Astrophysicists Warns Of Massive Black Hole Collision

A Black Hole Emitting Some Light

Two supermassive black holes are “dancing”, drawn together by each other’s humongous gravitational attraction, set for a collision that will likely send ripples through the very fabric of space-time.

Astrophysicists from Columbia University are saying that two closely orbiting supermassive black holes, which reside within the Virgo constellation, are much closer than they had previously thought. Only a “light week” apart (about 3.5 billion light years away from Earth), the scientist now warn that this collision will occur within the next 100,000 years.

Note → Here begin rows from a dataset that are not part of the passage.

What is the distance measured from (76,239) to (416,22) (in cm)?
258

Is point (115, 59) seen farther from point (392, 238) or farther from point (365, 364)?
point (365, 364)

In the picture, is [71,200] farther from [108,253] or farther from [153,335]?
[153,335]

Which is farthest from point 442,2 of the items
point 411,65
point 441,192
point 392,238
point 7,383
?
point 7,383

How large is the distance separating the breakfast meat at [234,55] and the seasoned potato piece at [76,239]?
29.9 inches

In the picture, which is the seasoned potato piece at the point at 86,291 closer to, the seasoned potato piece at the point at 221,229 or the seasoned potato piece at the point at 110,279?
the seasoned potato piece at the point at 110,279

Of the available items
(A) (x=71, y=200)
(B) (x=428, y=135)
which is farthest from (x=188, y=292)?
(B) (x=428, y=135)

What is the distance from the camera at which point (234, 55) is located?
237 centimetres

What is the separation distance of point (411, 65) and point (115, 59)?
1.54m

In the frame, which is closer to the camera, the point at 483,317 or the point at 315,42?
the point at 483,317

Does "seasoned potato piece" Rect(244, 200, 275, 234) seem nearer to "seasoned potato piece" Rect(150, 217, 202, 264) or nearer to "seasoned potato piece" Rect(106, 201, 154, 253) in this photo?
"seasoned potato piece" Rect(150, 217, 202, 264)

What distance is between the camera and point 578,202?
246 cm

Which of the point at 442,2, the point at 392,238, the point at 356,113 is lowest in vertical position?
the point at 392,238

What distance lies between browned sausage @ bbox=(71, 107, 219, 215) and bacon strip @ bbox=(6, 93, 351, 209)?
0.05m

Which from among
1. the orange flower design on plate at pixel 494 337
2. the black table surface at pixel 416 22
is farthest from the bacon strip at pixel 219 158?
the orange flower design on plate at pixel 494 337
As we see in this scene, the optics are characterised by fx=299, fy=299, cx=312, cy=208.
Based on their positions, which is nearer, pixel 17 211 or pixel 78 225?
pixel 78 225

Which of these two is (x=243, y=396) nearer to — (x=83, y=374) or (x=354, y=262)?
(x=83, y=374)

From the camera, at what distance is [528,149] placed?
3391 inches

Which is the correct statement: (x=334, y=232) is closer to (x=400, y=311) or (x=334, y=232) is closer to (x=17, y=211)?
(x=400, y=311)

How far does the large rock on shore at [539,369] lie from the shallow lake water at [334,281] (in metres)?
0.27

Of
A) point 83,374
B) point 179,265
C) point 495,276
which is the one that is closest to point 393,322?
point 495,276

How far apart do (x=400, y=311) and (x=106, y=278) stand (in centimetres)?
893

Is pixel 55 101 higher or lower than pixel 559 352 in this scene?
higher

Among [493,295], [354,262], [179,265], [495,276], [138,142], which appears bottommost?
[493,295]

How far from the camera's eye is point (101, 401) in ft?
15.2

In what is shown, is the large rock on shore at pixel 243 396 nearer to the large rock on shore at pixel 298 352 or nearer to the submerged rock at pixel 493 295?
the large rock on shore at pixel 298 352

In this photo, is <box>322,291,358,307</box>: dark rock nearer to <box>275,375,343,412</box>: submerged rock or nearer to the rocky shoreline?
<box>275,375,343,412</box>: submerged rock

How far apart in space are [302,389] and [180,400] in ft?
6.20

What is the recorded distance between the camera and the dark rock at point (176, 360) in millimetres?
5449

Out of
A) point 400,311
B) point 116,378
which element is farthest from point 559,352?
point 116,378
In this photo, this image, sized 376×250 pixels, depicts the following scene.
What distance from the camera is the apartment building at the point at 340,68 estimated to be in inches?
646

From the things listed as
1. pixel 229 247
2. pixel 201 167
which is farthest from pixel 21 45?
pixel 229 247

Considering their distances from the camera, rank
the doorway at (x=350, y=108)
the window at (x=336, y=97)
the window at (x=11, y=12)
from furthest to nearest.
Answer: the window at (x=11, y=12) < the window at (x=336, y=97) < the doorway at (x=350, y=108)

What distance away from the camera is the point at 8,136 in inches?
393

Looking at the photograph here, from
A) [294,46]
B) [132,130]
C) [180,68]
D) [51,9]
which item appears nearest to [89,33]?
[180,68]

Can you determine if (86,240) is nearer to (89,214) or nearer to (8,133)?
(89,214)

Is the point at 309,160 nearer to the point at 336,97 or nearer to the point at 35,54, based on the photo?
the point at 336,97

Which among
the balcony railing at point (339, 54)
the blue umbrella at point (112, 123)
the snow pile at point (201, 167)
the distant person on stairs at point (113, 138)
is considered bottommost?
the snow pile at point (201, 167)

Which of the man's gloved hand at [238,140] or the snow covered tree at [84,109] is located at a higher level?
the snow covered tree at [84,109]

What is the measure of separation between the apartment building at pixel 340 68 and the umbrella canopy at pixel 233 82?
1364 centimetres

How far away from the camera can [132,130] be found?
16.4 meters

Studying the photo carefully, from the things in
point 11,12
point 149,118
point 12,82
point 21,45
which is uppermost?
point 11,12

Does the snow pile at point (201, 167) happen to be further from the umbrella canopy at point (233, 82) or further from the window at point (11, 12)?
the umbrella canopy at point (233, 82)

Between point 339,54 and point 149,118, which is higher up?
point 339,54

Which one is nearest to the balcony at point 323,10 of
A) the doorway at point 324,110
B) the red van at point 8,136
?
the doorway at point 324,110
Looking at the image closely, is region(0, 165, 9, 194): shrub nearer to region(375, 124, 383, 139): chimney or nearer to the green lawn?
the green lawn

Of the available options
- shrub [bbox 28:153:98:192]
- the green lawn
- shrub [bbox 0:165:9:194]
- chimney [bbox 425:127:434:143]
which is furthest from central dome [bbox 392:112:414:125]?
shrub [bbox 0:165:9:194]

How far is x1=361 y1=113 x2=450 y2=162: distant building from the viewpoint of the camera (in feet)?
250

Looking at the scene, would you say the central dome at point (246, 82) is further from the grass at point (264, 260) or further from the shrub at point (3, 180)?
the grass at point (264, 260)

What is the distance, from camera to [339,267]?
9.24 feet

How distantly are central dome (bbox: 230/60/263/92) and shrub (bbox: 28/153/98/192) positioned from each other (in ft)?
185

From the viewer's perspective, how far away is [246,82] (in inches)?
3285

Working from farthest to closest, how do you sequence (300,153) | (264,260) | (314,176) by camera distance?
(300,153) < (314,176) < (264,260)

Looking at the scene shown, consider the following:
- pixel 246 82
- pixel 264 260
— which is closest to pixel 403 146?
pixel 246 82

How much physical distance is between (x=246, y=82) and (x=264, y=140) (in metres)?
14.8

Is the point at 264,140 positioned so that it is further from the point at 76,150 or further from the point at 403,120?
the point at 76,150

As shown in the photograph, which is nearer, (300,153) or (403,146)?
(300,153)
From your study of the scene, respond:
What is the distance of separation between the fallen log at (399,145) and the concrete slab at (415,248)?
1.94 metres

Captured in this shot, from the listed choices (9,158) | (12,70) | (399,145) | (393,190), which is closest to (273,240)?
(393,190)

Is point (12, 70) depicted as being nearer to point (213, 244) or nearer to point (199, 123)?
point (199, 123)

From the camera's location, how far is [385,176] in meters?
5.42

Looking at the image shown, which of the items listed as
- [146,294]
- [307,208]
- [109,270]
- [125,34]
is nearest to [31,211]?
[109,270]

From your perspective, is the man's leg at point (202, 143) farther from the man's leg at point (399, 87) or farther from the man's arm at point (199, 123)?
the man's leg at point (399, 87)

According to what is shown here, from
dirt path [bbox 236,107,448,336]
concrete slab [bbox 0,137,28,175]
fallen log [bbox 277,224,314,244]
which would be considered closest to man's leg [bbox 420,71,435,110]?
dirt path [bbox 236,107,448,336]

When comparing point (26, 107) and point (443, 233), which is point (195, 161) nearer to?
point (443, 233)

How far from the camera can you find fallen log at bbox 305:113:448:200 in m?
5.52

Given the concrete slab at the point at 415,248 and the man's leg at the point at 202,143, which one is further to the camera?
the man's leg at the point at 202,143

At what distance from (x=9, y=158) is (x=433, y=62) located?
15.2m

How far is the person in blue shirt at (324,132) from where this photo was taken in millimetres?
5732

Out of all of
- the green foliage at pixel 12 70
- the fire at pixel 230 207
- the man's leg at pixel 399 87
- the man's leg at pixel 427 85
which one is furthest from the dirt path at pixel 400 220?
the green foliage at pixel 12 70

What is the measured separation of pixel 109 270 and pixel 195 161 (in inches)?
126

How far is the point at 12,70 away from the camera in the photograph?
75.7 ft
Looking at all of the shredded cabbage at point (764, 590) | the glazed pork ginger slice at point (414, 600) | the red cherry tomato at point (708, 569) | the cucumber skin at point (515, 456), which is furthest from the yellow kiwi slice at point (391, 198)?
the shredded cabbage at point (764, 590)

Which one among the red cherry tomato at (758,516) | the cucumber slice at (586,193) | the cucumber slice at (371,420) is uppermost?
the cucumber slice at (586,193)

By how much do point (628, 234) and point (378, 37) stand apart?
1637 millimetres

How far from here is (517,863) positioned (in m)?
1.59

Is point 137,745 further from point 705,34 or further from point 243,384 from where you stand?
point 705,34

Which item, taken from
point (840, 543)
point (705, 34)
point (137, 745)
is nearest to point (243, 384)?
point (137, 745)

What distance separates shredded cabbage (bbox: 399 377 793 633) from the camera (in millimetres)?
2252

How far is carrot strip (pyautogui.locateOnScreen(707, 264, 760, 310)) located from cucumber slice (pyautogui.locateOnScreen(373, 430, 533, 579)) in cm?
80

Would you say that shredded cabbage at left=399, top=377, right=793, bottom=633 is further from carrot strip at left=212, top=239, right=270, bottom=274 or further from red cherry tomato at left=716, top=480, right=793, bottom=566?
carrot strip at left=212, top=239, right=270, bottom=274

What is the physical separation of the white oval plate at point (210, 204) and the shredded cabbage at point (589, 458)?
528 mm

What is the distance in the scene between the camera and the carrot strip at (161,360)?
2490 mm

As you probably know by now, black holes are anything but empty – rather quite the opposite. Black holes are the most packed matter we know of, with so much mass that even light can’t escape them. Supermassive black holes are, as the name suggests, very massive black hole. How massive? Well, as beautifully portrayed here, they can be millions or billions of times more massive than the Sun – while being smaller than Pluto; it’s thought that most galaxies have supermassive black holes at their center. Astrophysicists have often asked themselves what would happen if two black holes were to collide (or merge), and they might finally get their answer thanks to a bleeping light..

The pair of black holes is located 3.5 billion light-years away, deep in the Virgo constellation, separated by a mere light-week. The previous closest black hole pair found was 20 light years away in comparison.

“This is the closest we’ve come to observing two black holes on their way to a massive collision,” said the study’s senior author, Zoltan Haiman, an astronomer at Columbia. “Watching this process reach its culmination can tell us whether black holes and galaxies grow at the same rate, and ultimately test a fundamental property of space-time: its ability to carry vibrations called gravitational waves, produced in the last, most violent, stage of the merger.”
The light isn’t coming from the pair itself, but rather from the turbulence around them.

Interestingly, it’s not the bigger, but the smaller black hole that’s bleeping the strongest. This happens because the smaller one is less able to throw around interstellar dust, which means that more gas ends up drifting close to it – and it’s this gas that gives off the bright glow.